>>>>>

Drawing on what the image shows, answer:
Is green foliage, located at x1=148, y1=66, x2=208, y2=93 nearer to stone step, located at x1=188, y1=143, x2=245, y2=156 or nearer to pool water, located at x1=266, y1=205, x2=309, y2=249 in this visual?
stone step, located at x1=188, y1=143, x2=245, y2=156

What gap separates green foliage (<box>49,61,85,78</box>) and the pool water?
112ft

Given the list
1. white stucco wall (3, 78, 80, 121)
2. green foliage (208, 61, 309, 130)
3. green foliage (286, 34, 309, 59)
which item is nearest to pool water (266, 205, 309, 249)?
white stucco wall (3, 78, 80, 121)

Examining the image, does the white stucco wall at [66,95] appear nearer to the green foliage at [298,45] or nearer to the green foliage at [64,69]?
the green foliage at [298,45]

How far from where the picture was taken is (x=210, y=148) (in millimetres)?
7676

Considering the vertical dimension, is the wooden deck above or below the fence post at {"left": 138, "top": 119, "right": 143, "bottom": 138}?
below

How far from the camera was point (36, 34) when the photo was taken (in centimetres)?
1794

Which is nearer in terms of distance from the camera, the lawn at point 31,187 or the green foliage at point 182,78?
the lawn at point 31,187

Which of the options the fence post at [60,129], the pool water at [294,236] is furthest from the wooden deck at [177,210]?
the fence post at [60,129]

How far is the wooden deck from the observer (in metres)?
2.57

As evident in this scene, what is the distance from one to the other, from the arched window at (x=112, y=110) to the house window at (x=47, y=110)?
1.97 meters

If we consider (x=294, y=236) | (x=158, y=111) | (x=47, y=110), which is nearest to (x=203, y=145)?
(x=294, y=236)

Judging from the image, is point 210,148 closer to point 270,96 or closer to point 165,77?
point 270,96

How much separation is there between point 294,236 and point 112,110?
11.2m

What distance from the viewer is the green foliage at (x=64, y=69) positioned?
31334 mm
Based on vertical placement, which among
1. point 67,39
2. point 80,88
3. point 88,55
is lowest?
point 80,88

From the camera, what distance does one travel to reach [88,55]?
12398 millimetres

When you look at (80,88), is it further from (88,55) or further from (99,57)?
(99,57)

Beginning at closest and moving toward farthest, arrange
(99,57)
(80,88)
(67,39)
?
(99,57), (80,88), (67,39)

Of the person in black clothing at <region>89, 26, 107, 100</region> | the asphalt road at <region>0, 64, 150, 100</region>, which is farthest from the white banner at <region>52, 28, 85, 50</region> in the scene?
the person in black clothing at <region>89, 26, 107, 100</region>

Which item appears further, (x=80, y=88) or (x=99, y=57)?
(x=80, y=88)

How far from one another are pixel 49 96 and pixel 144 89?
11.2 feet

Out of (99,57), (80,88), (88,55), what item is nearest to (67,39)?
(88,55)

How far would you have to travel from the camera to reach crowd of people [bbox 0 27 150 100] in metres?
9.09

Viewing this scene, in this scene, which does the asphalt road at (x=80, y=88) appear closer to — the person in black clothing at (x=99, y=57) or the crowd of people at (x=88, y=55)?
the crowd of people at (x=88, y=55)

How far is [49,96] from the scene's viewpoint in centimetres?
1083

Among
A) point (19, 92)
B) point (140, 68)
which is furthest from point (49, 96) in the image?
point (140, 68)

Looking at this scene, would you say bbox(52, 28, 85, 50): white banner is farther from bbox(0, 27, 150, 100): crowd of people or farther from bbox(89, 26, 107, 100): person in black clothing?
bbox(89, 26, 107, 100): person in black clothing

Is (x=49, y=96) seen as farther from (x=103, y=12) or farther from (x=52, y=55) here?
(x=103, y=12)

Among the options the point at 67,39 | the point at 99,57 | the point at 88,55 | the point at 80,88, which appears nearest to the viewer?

<<<<<
>>>>>

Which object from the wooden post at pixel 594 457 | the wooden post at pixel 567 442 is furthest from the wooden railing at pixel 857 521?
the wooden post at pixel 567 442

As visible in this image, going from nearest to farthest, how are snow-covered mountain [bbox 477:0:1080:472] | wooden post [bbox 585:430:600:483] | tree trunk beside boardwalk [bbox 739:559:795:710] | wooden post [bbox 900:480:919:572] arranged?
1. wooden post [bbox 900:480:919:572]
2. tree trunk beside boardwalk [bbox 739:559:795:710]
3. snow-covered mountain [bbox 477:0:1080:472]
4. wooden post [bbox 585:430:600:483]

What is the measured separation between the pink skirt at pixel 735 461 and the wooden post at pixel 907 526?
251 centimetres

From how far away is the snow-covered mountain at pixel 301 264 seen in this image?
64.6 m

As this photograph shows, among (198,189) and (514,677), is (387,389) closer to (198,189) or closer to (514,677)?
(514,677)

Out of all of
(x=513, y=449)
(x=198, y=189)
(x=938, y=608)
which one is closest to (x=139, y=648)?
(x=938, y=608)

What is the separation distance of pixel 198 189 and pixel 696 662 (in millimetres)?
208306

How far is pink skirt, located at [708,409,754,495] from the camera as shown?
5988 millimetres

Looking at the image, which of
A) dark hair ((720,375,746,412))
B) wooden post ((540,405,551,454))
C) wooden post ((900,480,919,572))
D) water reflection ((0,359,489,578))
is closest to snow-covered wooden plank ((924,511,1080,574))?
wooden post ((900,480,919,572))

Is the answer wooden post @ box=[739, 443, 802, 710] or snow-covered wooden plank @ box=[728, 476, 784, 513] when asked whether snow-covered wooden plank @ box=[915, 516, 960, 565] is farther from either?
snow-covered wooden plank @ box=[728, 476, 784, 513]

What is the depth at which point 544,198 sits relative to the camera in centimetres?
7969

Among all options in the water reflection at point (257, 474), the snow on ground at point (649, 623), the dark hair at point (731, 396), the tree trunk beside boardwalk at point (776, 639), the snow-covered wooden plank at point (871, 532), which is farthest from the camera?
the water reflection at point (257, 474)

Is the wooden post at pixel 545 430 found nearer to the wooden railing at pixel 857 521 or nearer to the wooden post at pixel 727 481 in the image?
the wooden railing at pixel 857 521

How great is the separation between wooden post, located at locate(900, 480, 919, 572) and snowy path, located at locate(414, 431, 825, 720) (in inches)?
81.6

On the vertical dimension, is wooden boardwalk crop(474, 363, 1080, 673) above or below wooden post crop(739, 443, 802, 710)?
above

<<<<<

### What is required
Copy the lines between the one holding "Is (x=49, y=96)" and the one holding "Among the options", inclusive, reproducing them exactly.

### Problem solution
Is (x=49, y=96) seen as farther from (x=103, y=12) or farther from (x=52, y=55) here?
(x=103, y=12)

Among the options the point at 67,39 | the point at 99,57 | the point at 88,55 | the point at 80,88, which appears nearest to the viewer?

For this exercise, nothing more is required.